### WHAT YOU WILL DO
Reproduce each of the following lines word for word, keeping their order.

### DATA SUPPLIED
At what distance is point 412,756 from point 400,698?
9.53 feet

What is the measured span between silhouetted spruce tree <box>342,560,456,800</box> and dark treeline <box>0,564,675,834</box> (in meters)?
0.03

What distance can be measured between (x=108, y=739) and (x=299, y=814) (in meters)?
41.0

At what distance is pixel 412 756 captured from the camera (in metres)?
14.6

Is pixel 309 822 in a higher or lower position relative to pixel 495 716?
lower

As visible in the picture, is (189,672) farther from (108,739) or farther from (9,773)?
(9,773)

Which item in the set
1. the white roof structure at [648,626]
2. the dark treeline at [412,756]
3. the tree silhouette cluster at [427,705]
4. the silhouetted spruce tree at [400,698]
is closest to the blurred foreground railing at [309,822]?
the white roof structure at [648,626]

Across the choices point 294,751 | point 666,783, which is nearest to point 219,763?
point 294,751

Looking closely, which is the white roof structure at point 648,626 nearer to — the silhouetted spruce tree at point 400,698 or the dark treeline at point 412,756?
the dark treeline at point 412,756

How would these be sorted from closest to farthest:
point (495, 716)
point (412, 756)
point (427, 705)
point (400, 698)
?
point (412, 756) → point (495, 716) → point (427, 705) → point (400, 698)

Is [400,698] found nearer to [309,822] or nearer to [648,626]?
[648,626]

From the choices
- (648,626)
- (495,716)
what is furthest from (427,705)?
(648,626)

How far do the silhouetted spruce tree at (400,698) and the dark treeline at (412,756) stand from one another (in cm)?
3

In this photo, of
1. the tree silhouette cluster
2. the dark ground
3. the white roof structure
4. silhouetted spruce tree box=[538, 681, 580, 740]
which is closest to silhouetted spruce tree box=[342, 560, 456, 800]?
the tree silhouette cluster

### ANSWER TO THE TASK
At what distance is point 412,756 from point 400,698?
9.53 feet

What is the measured span between silhouetted spruce tree <box>342,560,456,800</box> and dark treeline <box>0,564,675,834</box> (in meters)?
0.03

What distance can be measured between (x=108, y=739) and (x=299, y=814) (in meters)?
41.0

At what distance is pixel 412 756 captured from the camera (in metres)?
14.6

Is pixel 309 822 in a higher or lower position relative to pixel 495 716?
lower

As visible in the picture, is (189,672) farther from (108,739) or farther from (9,773)?
(9,773)

Which item in the set
1. the white roof structure at [648,626]
2. the dark treeline at [412,756]
3. the tree silhouette cluster at [427,705]
4. the silhouetted spruce tree at [400,698]
is closest to the blurred foreground railing at [309,822]?
the white roof structure at [648,626]

Across the choices point 294,751 | point 666,783, which is nearest to point 219,763?
point 294,751

Looking closely, which is the white roof structure at point 648,626 nearer to — the silhouetted spruce tree at point 400,698 or the dark treeline at point 412,756?
the dark treeline at point 412,756

How would these be sorted from closest to farthest:
point (495, 716)
point (412, 756)
point (427, 705)
point (400, 698)
?
point (412, 756) → point (495, 716) → point (427, 705) → point (400, 698)

Is [400,698] found nearer to [309,822] or nearer to [648,626]?
[648,626]

From the choices
- (648,626)
- (495,716)
what is furthest from (427,705)?
(648,626)

How far do the silhouetted spruce tree at (400,698) and the dark treeline at (412,756) stand from one another (in cm)?
3

In this photo, of
1. the tree silhouette cluster
2. the dark ground
3. the white roof structure
4. silhouetted spruce tree box=[538, 681, 580, 740]
which is closest to silhouetted spruce tree box=[342, 560, 456, 800]?
the tree silhouette cluster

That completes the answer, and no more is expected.